In Roger Sanchez’s Dance classic Another Chance, the bass is handled with weight and a little rich in its description. That presents a little conundrum for me, as during my time listening to the Sony WH-CH520 I’ve struggled in describing the sound it’s aiming for. It’s not neutral nor is it necessarily rich, seemingly finding an area in-between those two poles where it comes across as relatively well balanced to the point where it sounds good with a range of genres, but comes across short in terms of definition.
With Sony 360 Reality Audio tracks, the soundstage is opened with more width and height in tracks such as Rileyy Lanez’s Not Mine. Doing an A/B listen, there’s more clarity and better definition after going through the 360 Reality Audio process. I wouldn’t call it truly immersive, but it’s a decent attempt for an on-ear pair.
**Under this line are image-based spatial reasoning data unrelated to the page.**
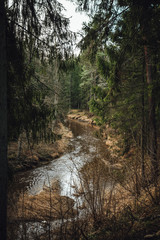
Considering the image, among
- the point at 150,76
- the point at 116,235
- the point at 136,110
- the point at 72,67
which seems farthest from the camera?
the point at 136,110

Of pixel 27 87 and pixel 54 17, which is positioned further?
pixel 27 87

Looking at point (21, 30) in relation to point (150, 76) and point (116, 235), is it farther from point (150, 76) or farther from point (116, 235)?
point (150, 76)

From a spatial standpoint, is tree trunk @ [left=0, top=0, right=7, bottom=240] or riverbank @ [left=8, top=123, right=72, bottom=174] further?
riverbank @ [left=8, top=123, right=72, bottom=174]

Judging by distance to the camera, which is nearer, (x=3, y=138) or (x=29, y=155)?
(x=3, y=138)

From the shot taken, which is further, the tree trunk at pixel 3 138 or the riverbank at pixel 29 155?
the riverbank at pixel 29 155

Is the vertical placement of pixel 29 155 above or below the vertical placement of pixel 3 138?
below

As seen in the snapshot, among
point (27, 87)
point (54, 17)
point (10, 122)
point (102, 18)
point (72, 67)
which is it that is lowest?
point (10, 122)

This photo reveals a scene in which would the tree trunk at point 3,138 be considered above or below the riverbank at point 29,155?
above

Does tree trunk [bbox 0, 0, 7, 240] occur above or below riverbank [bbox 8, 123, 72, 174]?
above

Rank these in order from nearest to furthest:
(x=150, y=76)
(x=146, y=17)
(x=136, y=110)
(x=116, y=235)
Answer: (x=116, y=235), (x=146, y=17), (x=150, y=76), (x=136, y=110)

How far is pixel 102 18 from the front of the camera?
3.63m

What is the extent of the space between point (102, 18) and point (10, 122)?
11.4ft

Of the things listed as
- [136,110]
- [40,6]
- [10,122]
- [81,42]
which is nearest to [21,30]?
[40,6]

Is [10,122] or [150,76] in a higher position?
[150,76]
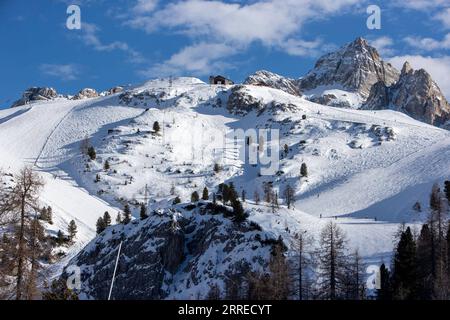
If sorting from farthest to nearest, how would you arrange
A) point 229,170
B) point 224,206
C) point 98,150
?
point 98,150 → point 229,170 → point 224,206

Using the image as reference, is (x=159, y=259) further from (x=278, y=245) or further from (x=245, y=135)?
(x=245, y=135)

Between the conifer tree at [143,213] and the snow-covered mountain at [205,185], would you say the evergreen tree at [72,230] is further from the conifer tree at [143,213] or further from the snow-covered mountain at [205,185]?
the conifer tree at [143,213]

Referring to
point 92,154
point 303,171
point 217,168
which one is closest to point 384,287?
point 303,171

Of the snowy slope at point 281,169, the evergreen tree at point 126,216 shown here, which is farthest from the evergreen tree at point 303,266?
the evergreen tree at point 126,216

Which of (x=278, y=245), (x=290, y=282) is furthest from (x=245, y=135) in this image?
(x=290, y=282)

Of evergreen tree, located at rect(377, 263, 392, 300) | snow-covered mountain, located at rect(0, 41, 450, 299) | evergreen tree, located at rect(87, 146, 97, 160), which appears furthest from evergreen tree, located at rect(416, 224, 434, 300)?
evergreen tree, located at rect(87, 146, 97, 160)

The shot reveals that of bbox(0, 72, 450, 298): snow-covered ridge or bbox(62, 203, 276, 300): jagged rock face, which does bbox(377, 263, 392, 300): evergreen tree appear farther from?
bbox(0, 72, 450, 298): snow-covered ridge
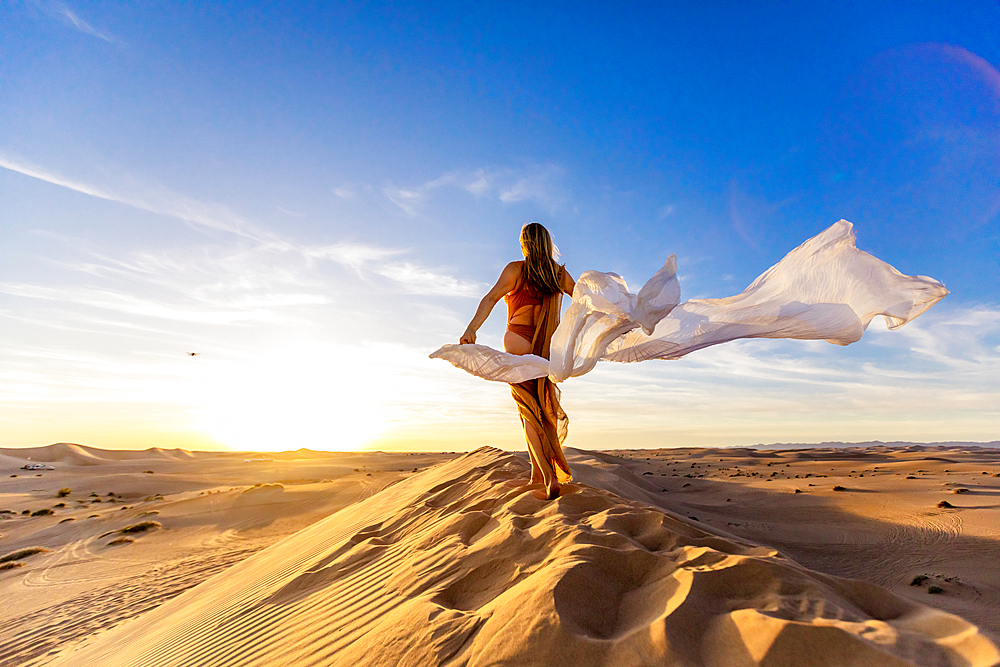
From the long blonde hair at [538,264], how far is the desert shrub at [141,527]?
985 cm

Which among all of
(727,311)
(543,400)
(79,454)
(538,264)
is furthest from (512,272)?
(79,454)

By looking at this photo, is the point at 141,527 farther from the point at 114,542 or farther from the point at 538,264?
the point at 538,264

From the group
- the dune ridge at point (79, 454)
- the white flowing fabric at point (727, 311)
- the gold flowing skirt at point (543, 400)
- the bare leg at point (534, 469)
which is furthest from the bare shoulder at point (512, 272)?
the dune ridge at point (79, 454)

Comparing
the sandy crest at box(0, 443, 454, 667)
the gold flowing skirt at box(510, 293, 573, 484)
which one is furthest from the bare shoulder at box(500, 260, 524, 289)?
the sandy crest at box(0, 443, 454, 667)

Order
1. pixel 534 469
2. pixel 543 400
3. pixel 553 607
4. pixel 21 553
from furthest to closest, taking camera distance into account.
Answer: pixel 21 553
pixel 534 469
pixel 543 400
pixel 553 607

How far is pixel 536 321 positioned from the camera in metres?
4.40

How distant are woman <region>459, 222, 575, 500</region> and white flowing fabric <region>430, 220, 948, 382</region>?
0.31m

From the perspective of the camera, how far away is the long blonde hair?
174 inches

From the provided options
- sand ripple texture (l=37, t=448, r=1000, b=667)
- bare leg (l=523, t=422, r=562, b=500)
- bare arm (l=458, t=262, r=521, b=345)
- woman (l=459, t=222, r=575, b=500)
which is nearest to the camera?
sand ripple texture (l=37, t=448, r=1000, b=667)

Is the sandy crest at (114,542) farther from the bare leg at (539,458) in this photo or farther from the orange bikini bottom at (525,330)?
the orange bikini bottom at (525,330)

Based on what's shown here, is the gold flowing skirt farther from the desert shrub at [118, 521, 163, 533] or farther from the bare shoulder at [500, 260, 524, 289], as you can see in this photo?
the desert shrub at [118, 521, 163, 533]

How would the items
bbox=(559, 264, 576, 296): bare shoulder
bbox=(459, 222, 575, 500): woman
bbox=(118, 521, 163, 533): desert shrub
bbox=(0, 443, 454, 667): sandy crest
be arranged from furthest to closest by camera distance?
1. bbox=(118, 521, 163, 533): desert shrub
2. bbox=(0, 443, 454, 667): sandy crest
3. bbox=(559, 264, 576, 296): bare shoulder
4. bbox=(459, 222, 575, 500): woman

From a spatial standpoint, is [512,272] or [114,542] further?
[114,542]

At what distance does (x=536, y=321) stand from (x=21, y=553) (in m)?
10.9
Overall, the Sony WH-CH520 lacks the clarity, detail, and subtlety of the SoundMagic pair, but they suffice as a good listen on their own terms.
Should you buy it?
For their solid feature set:
Very good call quality and a solid wireless performance, married with the Sony Headphones app that allows the performance to be customised further. You don’t get this level of features in a headphone at this price.
There are better-sounding efforts:
The SoundMagic P23BT are similarly inexpensive and feature better levels of detail and clarity. Despite the advantages in features the Sony has, the SoundMagic is the more insightful-sounding on-ear pair.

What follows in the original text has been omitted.